Iowa Attorney General Brenna Bird says she’s involved in developing legal strategy as her office prepares to ask the Iowa Supreme Court to let the state’s new Fetal Heartbeat Act take effect.

“I’ve got a team member that’s working hard on that,” Bird says, “but I’m very involved in that case.”

Bird says there have been big changes in the legal landscape since the U-S Supreme Court overturned Roe v Wade last year. “We will be arguing to uphold the heartbeat law in Iowa’s Supreme Court in light of that new case law,” Bird says.

Attorneys from outside groups represented the state when Planned Parenthood and the American Civil Liberties Union successfully blocked a similar 2018 law from taking effect. The previous Attorney General, Democrat Tom Miller, declined to defend the law in court. Bird, a Republican, defeated Miller in last year’s election. “This time around I am defending Iowa’s laws in court,” Bird said. “I am defending Iowa’s heartbeat law in court as well.”
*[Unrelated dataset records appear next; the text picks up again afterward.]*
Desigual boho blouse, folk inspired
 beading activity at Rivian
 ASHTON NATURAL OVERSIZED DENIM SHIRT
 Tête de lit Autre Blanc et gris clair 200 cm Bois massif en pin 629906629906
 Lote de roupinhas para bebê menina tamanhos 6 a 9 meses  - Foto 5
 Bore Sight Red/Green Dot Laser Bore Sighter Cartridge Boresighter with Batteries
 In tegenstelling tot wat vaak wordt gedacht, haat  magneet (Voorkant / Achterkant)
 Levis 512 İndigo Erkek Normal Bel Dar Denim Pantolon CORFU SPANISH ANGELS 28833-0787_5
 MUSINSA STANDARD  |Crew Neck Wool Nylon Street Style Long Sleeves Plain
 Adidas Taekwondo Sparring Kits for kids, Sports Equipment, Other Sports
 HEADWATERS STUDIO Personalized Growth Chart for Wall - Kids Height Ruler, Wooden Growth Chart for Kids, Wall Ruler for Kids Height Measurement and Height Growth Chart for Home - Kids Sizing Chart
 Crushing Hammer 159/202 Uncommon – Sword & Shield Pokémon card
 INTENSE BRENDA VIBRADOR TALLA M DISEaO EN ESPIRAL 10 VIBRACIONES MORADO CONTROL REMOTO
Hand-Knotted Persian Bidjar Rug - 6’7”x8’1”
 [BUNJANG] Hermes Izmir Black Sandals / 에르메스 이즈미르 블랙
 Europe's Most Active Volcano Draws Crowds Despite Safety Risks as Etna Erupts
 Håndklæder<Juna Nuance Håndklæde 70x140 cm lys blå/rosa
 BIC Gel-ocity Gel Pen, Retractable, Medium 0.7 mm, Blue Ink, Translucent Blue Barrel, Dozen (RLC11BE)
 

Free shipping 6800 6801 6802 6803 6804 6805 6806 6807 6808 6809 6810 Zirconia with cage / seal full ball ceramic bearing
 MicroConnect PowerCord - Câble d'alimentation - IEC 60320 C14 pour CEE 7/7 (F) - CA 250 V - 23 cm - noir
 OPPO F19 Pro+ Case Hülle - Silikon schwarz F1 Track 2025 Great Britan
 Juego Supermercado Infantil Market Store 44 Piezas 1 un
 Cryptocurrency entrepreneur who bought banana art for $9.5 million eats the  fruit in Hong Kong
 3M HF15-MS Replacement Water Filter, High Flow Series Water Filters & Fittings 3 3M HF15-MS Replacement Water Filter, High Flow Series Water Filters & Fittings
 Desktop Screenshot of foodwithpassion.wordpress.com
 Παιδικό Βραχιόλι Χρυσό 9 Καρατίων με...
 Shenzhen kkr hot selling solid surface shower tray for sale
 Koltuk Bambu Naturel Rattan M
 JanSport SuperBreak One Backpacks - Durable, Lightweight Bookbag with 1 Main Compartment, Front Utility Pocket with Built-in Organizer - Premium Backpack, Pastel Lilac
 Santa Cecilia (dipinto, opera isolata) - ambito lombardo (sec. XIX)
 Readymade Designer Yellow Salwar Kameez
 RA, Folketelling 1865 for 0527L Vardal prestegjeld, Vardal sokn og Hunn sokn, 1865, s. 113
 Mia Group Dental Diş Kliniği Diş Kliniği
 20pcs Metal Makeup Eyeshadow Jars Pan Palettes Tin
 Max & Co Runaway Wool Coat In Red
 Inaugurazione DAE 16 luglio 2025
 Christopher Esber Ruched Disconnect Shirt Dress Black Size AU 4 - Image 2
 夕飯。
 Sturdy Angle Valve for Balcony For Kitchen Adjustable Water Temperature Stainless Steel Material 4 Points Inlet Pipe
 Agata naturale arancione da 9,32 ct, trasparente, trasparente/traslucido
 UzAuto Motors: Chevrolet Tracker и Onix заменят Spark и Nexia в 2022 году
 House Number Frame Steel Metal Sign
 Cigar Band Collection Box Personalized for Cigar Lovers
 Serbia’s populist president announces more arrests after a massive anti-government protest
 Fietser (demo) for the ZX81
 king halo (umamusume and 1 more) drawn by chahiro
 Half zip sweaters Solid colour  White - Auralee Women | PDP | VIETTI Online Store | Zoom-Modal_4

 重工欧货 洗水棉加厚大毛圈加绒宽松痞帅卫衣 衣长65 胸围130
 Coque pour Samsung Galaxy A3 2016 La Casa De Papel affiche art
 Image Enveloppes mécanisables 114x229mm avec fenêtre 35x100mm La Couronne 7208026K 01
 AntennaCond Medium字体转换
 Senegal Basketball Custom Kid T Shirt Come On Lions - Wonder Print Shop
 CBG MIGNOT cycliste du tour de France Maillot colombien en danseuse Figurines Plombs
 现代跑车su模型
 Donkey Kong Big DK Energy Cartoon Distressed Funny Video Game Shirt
Governor Reynolds asked the Republican-led legislature to meet earlier this month and pass a bill that bans most abortions when cardiac activity can be detected, typically around the sixth week of a pregnancy. The move came soon after a three-to-three vote among the Iowa Supreme Court justices over whether to lift an injunction that had prevented the 2018 law from taking effect.

“They didn’t actually reach any kind of decision,” Bird says. “…There were some very different procedural issues at issue there.”

Bird made her comment during a weekend appearance on “Iowa Press” on Iowa PBS.